Fizz’s heart almost leapt out of his chest. (Which would’ve been a horrible sight if it wasn’t just a metaphor.) He quickly switched the light off and the room was plunged back into darkness. Slowly the birds subsided. Just before he pulled the door to, one of them called him a name. The sort of name I can’t repeat in a book like this (I’m far too polite, even if parrots aren’t). He was glad his mother hadn’t heard.
Fizz stood leant in the doorway, clutching his booming chest and listening really hard. He was afraid they’d heard the parrots’ noise downstairs. But the noise of the television was still rumbling up through the floorboards and the door to the hallway hadn’t opened. It seemed he’d got away with it, for now.
He decided to leave the parrots’ room to the parrots, and tiptoed along the landing to the next door.
This was obviously the Stinkthrottles’ bedroom. There was a thread of light from between the curtains which lit enough of the room for him to be pretty sure there wasn’t any wildlife lying in wait for him.
He switched on the light.
This room, he had to admit, wasn’t quite as bad as the rest of the house.
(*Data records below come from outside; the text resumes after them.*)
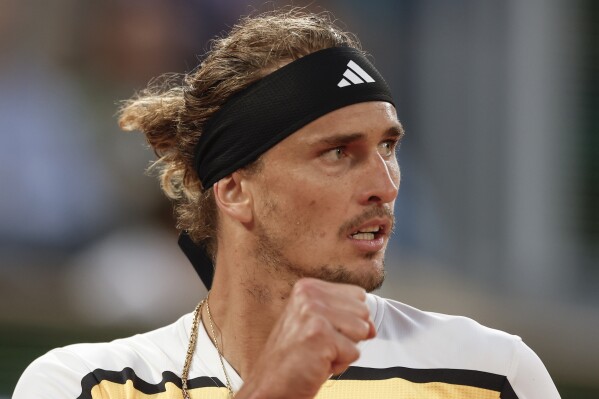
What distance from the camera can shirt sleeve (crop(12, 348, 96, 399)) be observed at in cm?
339

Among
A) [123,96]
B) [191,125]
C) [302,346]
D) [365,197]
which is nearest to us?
[302,346]

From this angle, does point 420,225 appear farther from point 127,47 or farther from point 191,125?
point 191,125

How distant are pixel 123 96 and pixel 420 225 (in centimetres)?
235

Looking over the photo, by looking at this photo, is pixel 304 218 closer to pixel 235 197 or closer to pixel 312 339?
pixel 235 197

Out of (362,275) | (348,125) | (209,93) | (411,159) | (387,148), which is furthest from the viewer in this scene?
(411,159)

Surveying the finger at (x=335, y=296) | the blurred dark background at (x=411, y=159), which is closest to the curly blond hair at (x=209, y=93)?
the finger at (x=335, y=296)

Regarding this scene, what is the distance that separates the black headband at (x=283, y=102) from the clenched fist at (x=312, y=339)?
0.82 metres

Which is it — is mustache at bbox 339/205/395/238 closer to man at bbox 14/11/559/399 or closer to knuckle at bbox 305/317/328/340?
man at bbox 14/11/559/399

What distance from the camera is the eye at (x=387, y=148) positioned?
11.5ft

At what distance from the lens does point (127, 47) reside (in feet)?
28.4

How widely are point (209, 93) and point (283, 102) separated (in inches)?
12.7

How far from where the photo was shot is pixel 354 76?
141 inches

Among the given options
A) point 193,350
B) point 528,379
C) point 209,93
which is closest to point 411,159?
point 209,93

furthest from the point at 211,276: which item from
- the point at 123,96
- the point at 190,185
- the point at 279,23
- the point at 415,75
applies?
the point at 415,75
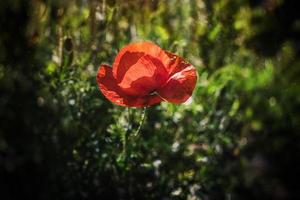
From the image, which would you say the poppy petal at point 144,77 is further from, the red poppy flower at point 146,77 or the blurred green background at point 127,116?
the blurred green background at point 127,116

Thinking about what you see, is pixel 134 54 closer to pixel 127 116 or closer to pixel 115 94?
pixel 115 94

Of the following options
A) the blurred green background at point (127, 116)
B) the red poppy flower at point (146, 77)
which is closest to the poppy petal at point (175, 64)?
the red poppy flower at point (146, 77)

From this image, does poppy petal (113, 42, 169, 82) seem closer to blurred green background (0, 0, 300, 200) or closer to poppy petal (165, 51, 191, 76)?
poppy petal (165, 51, 191, 76)

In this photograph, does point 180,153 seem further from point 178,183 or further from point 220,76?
point 220,76

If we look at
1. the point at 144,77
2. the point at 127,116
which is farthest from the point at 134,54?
the point at 127,116

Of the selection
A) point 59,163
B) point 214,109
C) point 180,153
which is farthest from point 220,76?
point 59,163
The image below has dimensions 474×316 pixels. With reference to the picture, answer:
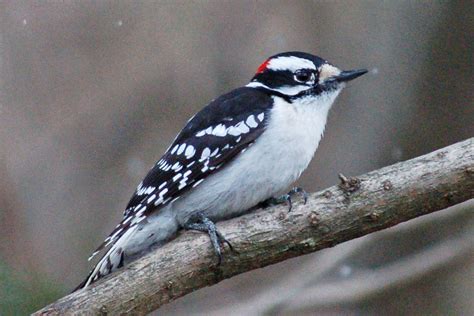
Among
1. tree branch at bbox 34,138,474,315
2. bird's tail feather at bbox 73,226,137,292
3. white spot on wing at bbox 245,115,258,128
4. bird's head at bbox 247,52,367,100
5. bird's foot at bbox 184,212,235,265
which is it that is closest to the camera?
tree branch at bbox 34,138,474,315

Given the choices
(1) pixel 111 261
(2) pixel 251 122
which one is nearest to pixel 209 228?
(1) pixel 111 261

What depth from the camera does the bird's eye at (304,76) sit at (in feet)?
13.7

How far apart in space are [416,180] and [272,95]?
3.44 feet

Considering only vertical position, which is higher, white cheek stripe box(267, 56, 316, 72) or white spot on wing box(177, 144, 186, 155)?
white cheek stripe box(267, 56, 316, 72)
It still smelt. (Of course.) It still looked worse than even your bedroom looks. (Naturally.) But compared to everything else he had seen recently, it was almost tidy.
Stepping into the room he knocked against a pile of plates, and for a terrible moment he thought they were going to crash to the floor. (The bedroom was directly above the front room, where the Stinkthrottles were watching telly. They were bound to hear a bang on the ceiling.) But instead of falling they just wobbled. The plate on top was glued to the one underneath with leftover supper, and that one was stuck to the one under it, and so on down, so instead of a pile of plates, it was a column, a tower of them, and it just tilted, rocked and settled back down where it was.
The bed was unmade, and the sheets l
ooked grey and greasy and gritty and crumby. The pillows had indentations where the heads would lie, and one of them was stained the same blue as Mrs Stinkthrottle’s hair. (She slept on the right-hand side, nearest the window, in case you wanted to know.)
Fizz left the bed well alone.
There was a dressing table, with a mirror, on one side and he had a look at what was lying about on top. There was jewellery and bottles of perfume, all of them empty. There were pots of makeup and lotions, powder-puffs and tubes of ointment. Some peppermints and humbugs. A book called Forty Beauty Secrets For The Busy Woman. (Mrs Stinkthrottle had clearly been too busy to read it.) There was nothing here that would help him and he wasn’t learning anything new.
In frustration he began pulling out drawers and rummaging. They certainly wouldn’t notice any extra mess he made, so he didn’t have to worry (he hoped) about putting everything back the way he’d found it. That made searching easier.
The first drawer he opened was filled with old paperback books, furry boiled sweets and a stuffed eel. The next few were mainly filled with clothes that were more made of hole than cloth. All the usual rubbish, but nothing that added up to an escape plan. And then he made an amazing discovery.
The bottom drawer was full of money.
Pardon?
The whole drawer was stuffed full of bank notes.
There was no way in the world that Fizz could count it all. It was certainly more money than he’d ever seen. It looked like it had just been stuck in the drawer and forgotten about, except that on the top was a neat little book. When Fizz opened it he saw it was full of columns of numbers. At the bottom of each page was a figure, which he guessed was all the other numbers added up. As he flicked towards the back of the book the numbers at the bottom got bigger and bigger.
He realised that this must be the Stinkthrottles’ savings. They didn’t use a bank, but a bottom drawer instead.
Fizz knew about this, it was an old circus trick (and one of the reasons his dad kept the caravan locked). Because a circus is always on the move, it’s hard for performers to open bank accounts, so lots of them use their bottom drawers. Fizz knew that his mum and dad’s bottom drawer was nothing like the Stinkthrottles’. In fact, his mum and dad’s bottom drawer was so empty most of the time you could hear an echo when you dropped a 50p in.